*Task goal*.
Below is a listing with pictures in it; transcribe exactly the lines from the one that has "1PCS Sports Knee" through the one that has "Мастер и Маргарита: роман", and omit those pictures.

*Supplied material*.
------------------------------------

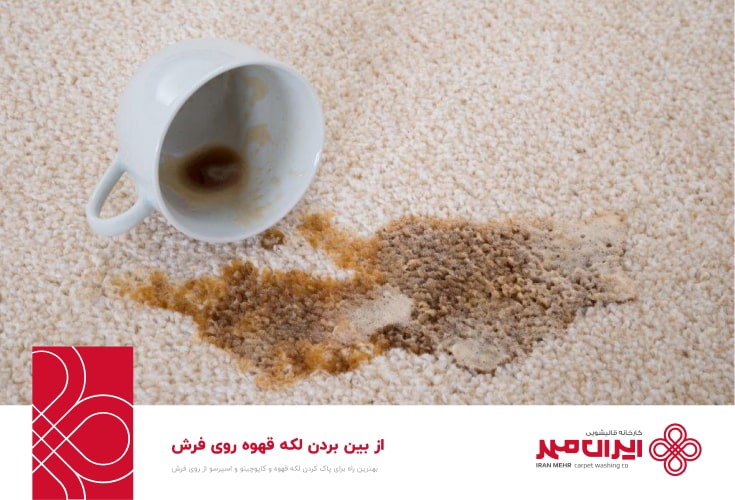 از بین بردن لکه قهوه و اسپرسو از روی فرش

------------------------------------

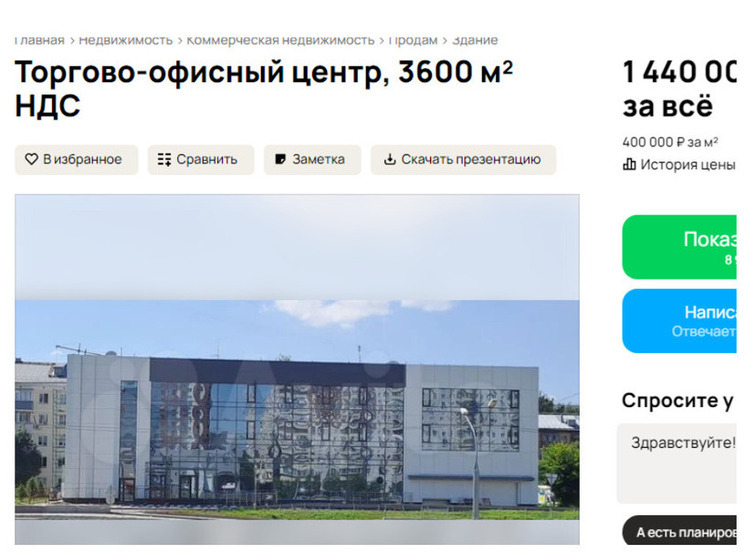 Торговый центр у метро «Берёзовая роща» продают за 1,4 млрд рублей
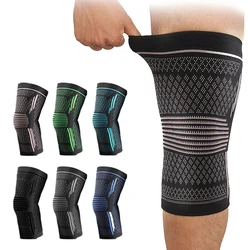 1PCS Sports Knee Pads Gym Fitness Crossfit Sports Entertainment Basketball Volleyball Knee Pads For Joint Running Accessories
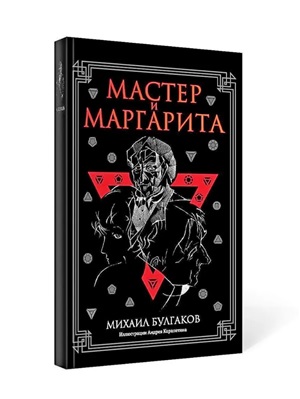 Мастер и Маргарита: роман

------------------------------------

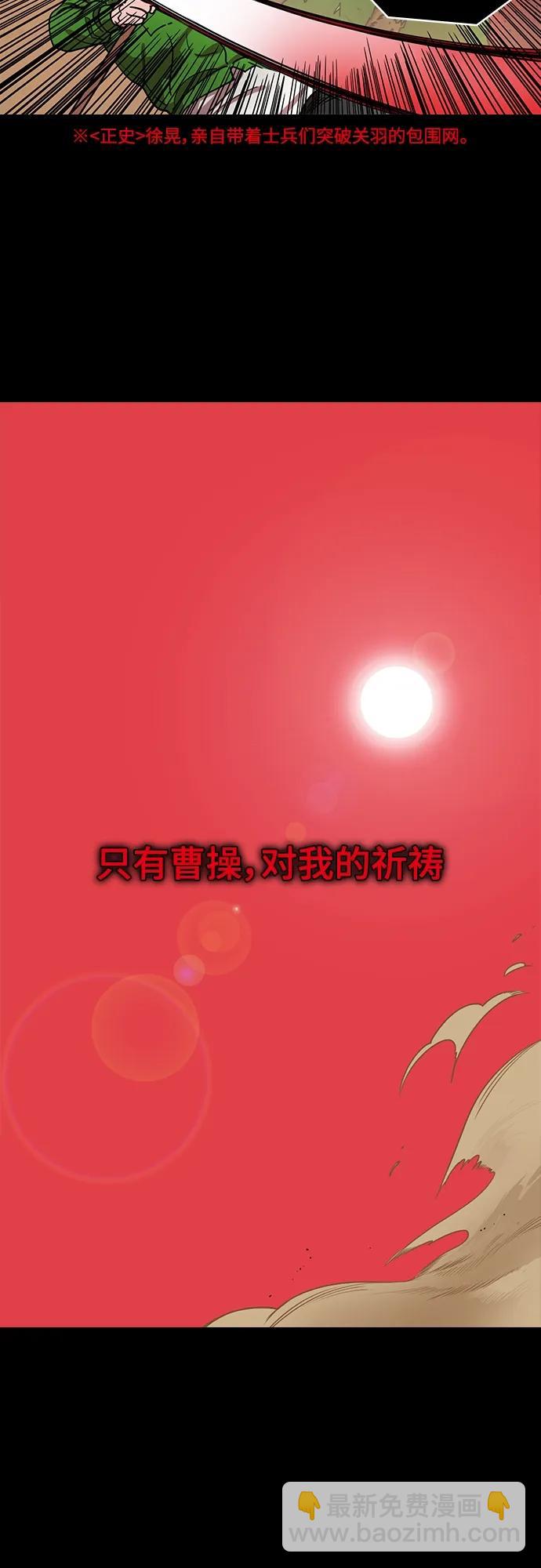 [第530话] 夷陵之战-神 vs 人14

------------------------------------

*Task output*.
 1PCS Sports Knee Pads Gym Fitness Crossfit Sports Entertainment Basketball Volleyball Knee Pads For Joint Running Accessories
 Мастер и Маргарита: роман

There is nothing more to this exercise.